═════ Testo ═════

Le ricerche indicano che alcuni alimenti peggiorano la funzione stessa.
Tra questi cito in primo luogo gli zuccheri semplici e le farine raffinate, che andrebbero eliminate totalmente. Dopodiché, almeno in una prima fase, io preferisco eliminare latte e latticini. Una terza categoria alimentare, che va eliminata dalla dieta del fibromialgico sono le solanacee e quindi i peperoni, i pomodori, le melanzane e le patate. Un discorso a parte va fatto per il mais.
Che discorso?
Anche se i pazienti fibromialgici non sono celiaci in senso stretto, si è notato che una riduzione del glutine, nella loro dieta, porta benefici.
Tuttavia, in tale sostituzione, si tende ad abusare di prodotti derivati dal mais che, nonostante non contengano glutine, non sono comunque ideali per il paziente fibromialgico (probabilmente per la sensibilità alle fumonisine, funghi microscopici che possono produrre specifiche tossine in grado di esacerbare i sintomi della FM.) Pertanto io suggerisco l’eliminazione del mais e dei suoi derivati, e incoraggio invece il consumo di farine alternative quali grano saraceno, farine di riso, miglio, quinoa eccetera.

═════ Informazioni ═════

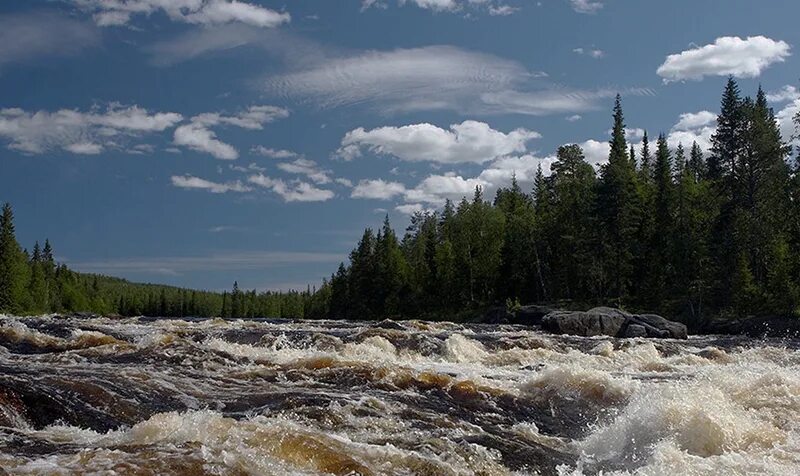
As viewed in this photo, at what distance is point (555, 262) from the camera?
78.3 meters

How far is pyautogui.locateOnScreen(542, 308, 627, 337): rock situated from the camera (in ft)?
139

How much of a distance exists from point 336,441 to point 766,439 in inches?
260

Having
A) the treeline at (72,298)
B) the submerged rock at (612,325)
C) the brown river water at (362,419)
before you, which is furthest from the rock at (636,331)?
the treeline at (72,298)

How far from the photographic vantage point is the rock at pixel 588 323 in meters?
42.4

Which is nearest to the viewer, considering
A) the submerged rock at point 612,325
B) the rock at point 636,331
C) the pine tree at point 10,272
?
the rock at point 636,331

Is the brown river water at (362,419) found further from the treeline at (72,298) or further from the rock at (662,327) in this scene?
the treeline at (72,298)

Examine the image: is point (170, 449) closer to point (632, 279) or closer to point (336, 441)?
point (336, 441)

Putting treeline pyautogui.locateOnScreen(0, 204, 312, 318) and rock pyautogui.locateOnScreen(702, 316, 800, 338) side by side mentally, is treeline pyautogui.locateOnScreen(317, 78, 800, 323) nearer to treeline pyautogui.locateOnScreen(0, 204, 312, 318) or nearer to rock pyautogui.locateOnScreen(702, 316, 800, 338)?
rock pyautogui.locateOnScreen(702, 316, 800, 338)

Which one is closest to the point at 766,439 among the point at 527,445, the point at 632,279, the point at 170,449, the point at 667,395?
the point at 667,395

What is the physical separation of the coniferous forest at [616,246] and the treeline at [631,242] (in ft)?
0.44

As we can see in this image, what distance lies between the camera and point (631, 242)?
6831 cm

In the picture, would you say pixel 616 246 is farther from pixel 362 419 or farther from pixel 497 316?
pixel 362 419

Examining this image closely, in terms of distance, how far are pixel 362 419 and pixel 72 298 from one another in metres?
142

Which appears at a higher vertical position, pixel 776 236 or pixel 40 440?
pixel 776 236
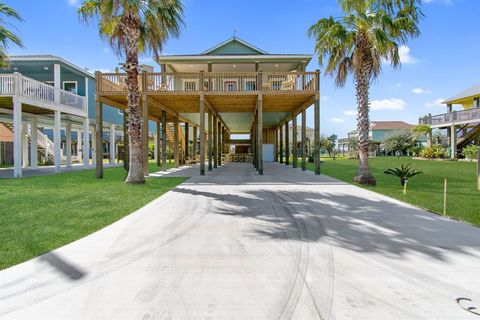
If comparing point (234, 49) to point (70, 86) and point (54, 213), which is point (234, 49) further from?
point (54, 213)

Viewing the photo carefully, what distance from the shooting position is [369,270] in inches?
128

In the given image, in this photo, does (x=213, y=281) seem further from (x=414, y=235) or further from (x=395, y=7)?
(x=395, y=7)

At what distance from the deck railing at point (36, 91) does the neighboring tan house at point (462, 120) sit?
3223 centimetres

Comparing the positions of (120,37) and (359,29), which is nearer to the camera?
(359,29)

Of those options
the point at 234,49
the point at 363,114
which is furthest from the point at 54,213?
the point at 234,49

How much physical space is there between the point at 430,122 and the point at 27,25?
35.7 m

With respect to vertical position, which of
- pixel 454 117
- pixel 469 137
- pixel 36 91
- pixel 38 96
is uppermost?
pixel 454 117

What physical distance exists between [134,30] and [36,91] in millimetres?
8236

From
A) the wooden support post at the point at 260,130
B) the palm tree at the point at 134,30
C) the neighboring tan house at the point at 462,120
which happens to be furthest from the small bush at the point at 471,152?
the palm tree at the point at 134,30

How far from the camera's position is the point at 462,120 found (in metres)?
26.0

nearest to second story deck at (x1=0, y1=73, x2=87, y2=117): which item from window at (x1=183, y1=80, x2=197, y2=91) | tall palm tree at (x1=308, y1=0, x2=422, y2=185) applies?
window at (x1=183, y1=80, x2=197, y2=91)

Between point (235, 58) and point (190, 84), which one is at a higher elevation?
point (235, 58)

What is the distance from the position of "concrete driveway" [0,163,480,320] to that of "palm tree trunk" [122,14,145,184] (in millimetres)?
5172

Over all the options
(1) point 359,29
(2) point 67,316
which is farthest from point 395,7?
(2) point 67,316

═════

◆ **Esercizi da svolgere**
**a.** Rispondi a queste domande sul testo sulla dieta per la fibromialgia:
(i) Quali alimenti vengono citati in primo luogo come da eliminare totalmente?
(ii) Quali ortaggi vengono elencati come solanacee?
(iii) Quali farine alternative si incoraggia a consumare al posto del mais?
**b.** Per favore, prosegui il testo sulla dieta per la fibromialgia a partire dalla sua ultima frase.

◆ **Soluzioni**
**a.**
(i) Gli zuccheri semplici e le farine raffinate.
(ii) Peperoni, pomodori, melanzane e patate.
(iii) Grano saraceno, farine di riso, miglio, quinoa eccetera.

**b.**
Quali sono gli effetti di queste limitazioni, per i pazienti fibromialgici?
L’idea è che servano a preparare il terreno biologico, in modo da rendere più efficaci le terapie proposte da altri specialisti.
L’aspetto della preparazione del terreno biologico è importante, poiché dobbiamo pensare che spesso questi pazienti arrivano a una diagnosi dopo molti anni di nomadismo medico e dopo avere assunto farmaci e integratori di ogni genere. Si rende allora necessario, prima ancora di ogni altro intervento, correggere il metabolismo del paziente, in modo da restituirgli la capacità di rispettare i ritmi circadiani e, con essi, ri-imparare ad assecondare le necessità nutrizionali mano a mano che muta, nella giornata, l’assetto ormonale.
Purtroppo non è possibile definire una sorta di regime alimentare standard valido per tutti i pazienti fibromialgici, ma le indicazioni sulle limitazioni sono in genere comuni. A proposito: il rispetto del metabolismo richiede anche l’abolizione dei tonici, di cui spesso ed erroneamente molti fibromialgici fanno uso nel tentativo di “darsi una carica”. Dunque caffè, cioccolata e tè nero sarebbero da evitare.
Posto che non possiamo indicare un regime alimentare universalmente valido, possiamo almeno dare alcuni suggerimenti di massima su che cosa si può mangiare?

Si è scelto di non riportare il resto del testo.